Objectives: To determine and compare the incidence of severe, vision-threatening retinopathy of prematurity (ROP) in black and white low-birth-weight infants.
Design: Prospective cohort study.
Setting: Seventy neonatal intensive care units in 23 US participating centers in the Multicenter Trial of Cryotherapy for Retinopathy of Prematurity.
Patients: A total of 4099 premature infants weighing less than 1251 g at birth were enrolled to evaluate the natural history of ROP. This 'Natural History' cohort included 2158 white infants and 1584 black infants who were followed up prospectively according to a Natural History protocol.
Main outcome measures: Incidence and severity of acute ROP.
Results: While ROP occurred with similar frequency in all racial subgroups, severe ROP was less common in black infants.
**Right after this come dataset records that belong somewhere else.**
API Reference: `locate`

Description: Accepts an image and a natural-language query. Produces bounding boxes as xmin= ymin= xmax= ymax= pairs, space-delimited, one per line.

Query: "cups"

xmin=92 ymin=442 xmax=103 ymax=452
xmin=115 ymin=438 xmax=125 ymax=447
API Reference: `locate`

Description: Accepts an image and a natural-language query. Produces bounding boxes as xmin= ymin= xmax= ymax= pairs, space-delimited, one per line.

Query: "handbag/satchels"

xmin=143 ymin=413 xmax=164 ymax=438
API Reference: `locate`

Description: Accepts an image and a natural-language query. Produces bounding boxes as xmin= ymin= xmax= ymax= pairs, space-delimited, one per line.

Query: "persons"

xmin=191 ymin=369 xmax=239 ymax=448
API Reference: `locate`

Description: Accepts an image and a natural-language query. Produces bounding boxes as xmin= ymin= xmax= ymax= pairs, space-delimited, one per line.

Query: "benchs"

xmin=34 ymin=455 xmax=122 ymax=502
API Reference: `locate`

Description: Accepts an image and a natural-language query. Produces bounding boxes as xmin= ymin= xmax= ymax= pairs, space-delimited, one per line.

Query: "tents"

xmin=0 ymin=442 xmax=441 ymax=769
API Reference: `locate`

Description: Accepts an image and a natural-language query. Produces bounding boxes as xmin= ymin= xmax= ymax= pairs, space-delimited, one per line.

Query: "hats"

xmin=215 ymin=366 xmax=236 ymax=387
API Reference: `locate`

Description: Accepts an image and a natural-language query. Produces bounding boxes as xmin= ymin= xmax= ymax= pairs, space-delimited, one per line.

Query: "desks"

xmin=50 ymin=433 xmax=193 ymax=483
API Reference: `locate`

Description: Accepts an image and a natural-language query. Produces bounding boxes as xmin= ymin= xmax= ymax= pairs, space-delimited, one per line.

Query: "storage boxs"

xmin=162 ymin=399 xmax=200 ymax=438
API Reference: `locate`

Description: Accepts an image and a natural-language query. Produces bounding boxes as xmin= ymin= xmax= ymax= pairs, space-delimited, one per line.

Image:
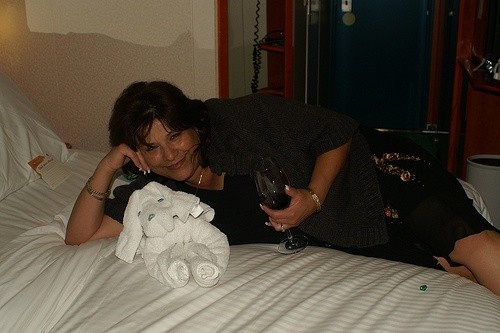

One hundred sixty (7.4%) of 2158 white infants reached threshold ROP (defined as at least 5 contiguous or 8 cumulative clock-hours of stage 3 retinopathy in zone 1 or zone 2 in the presence of "plus disease" [dilation and tortuosity of the posterior pole blood vessels]), but only 51 (3.2%) of 1584 black infants progressed to threshold ROP. Using multiple logistic regression analysis, race emerged as a highly significant factor (P < .001) in the development of threshold disease, even when birth weight, gestational age status at delivery, sex, multiple births, and transport status were considered.
Conclusions: Severe, vision-threatening ROP occurs with greater frequency in low-birth-weight white infants than in low-birth-weight black infants who are seemingly at equivalent risk. The reason for this disparity is unknown. We speculate that differences in retinal pigmentation may confer relative protection against free radical-mediated phototoxic injury in black infants.